Texte fourni:
******************************
Prise d’acte de la rupture pendant le délai d’homologation de la rupture conventionnelle : quels effets ?

Christine MARTIN
Christine MARTIN - Avocat associée

 

 

SOURCE : Cass Soc., 23 septembre 2015, Arrêt n° 1583 FS-P+B+R (n° 14-17.539).

 

Un salarié avait été embauché en contrat à durée indéterminée le 09 décembre 2002 pour exercer au sein d’une société  des fonctions de magasinier livreur.

 

Par avenant du 31 mars 2006, le salarié devenait vendeur, avant de solliciter dans le courant de l’année 2008 le bénéfice d’un congé individuel de formation pour une formation intitulée « conducteur routier de marchandises » qui va l’emmener jusqu’au 30 janvier 2009.

 

A l’issue de la formation, le salarié et l’employeur convenaient de rompre le contrat de travail dans le cadre d’une rupture conventionnelle homologuée et après un premier échec d’homologation, une seconde convention sera signée le 06 juin 2009, prévoyant la fin du délai de rétractation au 22 juin 2009 et la date de rupture du contrat le 16 juillet 2009.
******************************
Extrait de données:

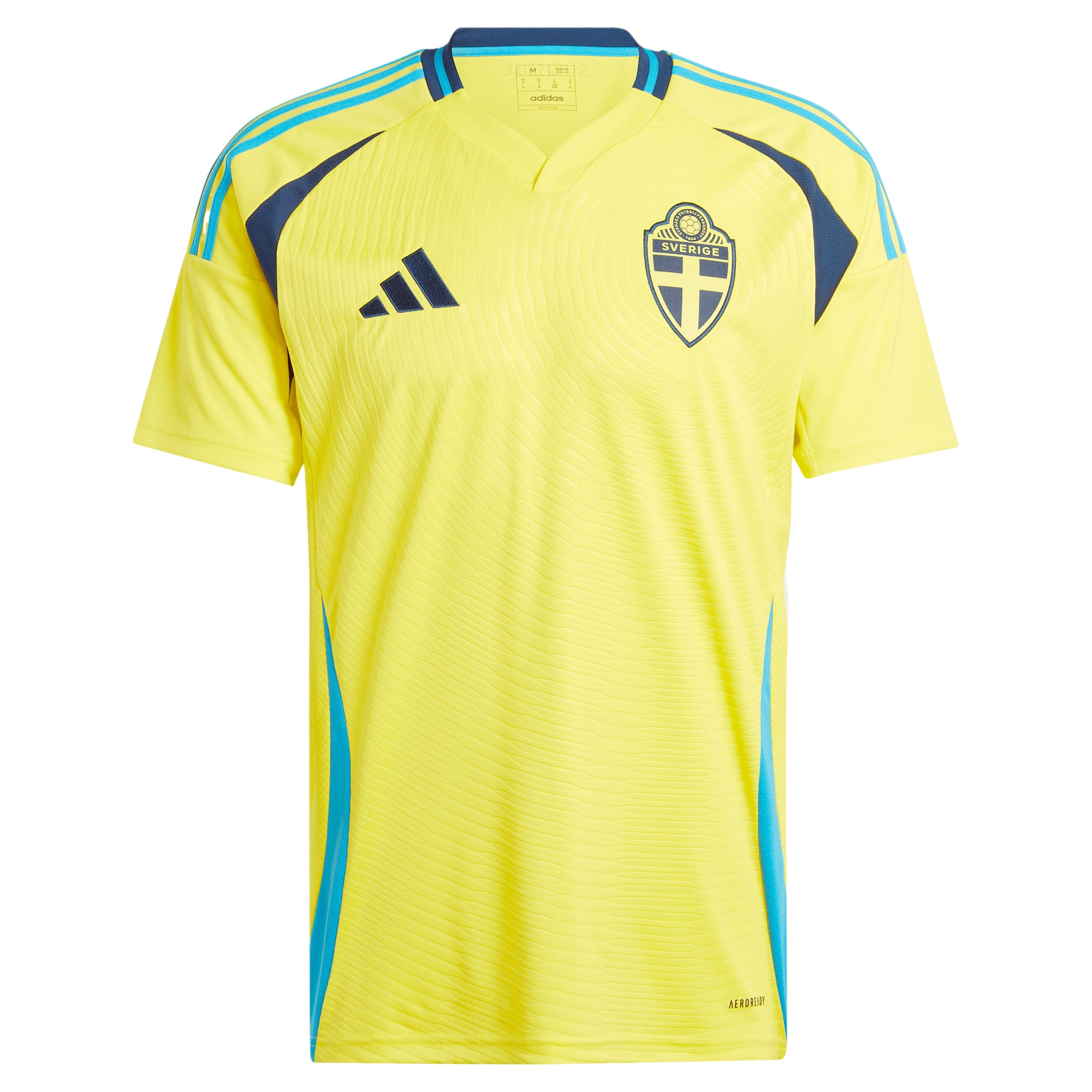 Shop sweden national team adidas 2024 home replica jersey – yellow – Mexico Football Shirts & World Cup Jerseys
******************************
Liste des tâches:
1/ Modifiez le passage de l'article sur la prise d'acte de la rupture qui s'ouvre sur les mots contenant « Prise d’acte de » et se clôt sur « FS-P+B+R (n° 14-17.539). », en y remplaçant « rupture conventionnelle » par « transaction ».
2/ Dans l'article sur la prise d'acte de la rupture, quelles fonctions le salarié exerçait-il lors de son embauche ?
3/ Poursuivez l'article sur la prise d'acte de la rupture à la suite de sa dernière phrase.

Exercices corrigés:
1/
Prise d’acte de la rupture pendant le délai d’homologation de la transaction : quels effets ?

Christine MARTIN
Christine MARTIN - Avocat associée

 

 

SOURCE : Cass Soc., 23 septembre 2015, Arrêt n° 1583 FS-P+B+R (n° 14-17.539).

2/ Des fonctions de magasinier livreur.

3/
 

En l’absence de rétractation, cette convention de rupture a été adressée à l’Administration qui en a accusé réception le 24 juin 2009 et a indiqué qu’à défaut de réponse dans le délai d’instruction de 15 jours, la rupture conventionnelle serait réputée acquise le 13 juillet 2009.

 

Toutefois, cette procédure va être troublée par l’envoi, le 21 juin 2009, par le Conseil du salarié, d’un courrier envoyé à l’Administration précisant que le salarié entendait se rétracter et qu’il se considérait comme ayant été verbalement licencié, courrier confirmé par un nouvel envoi du 02 juillet 2009 dans lequel le salarié confirmait les informations s’y trouvant et cosignant le courrier avec son Conseil.

 

Puis, la société recevra une lettre prétendument de prise d’acte de la rupture en date du 02 juin 2009, mais en réalité du 02 juillet 2009.

 

La rupture ayant toutefois été considérée comme acquise en date du 13 juillet 2009 par l’employeur, le salarié, considérant qu’il avait fait l’objet d’un licenciement abusif, saisissait la Juridiction Prud’homale et demandait le paiement de diverses sommes au titre de cette rupture.

 

Débouté de ses demandes par les Premiers Juges, le salarié va interjeter appel de la décision.

 

La Cour d’Appel d’AIX EN PROVENCE, dans un Arrêt du 27 février 2014, va examiner les fondements de cette affaire.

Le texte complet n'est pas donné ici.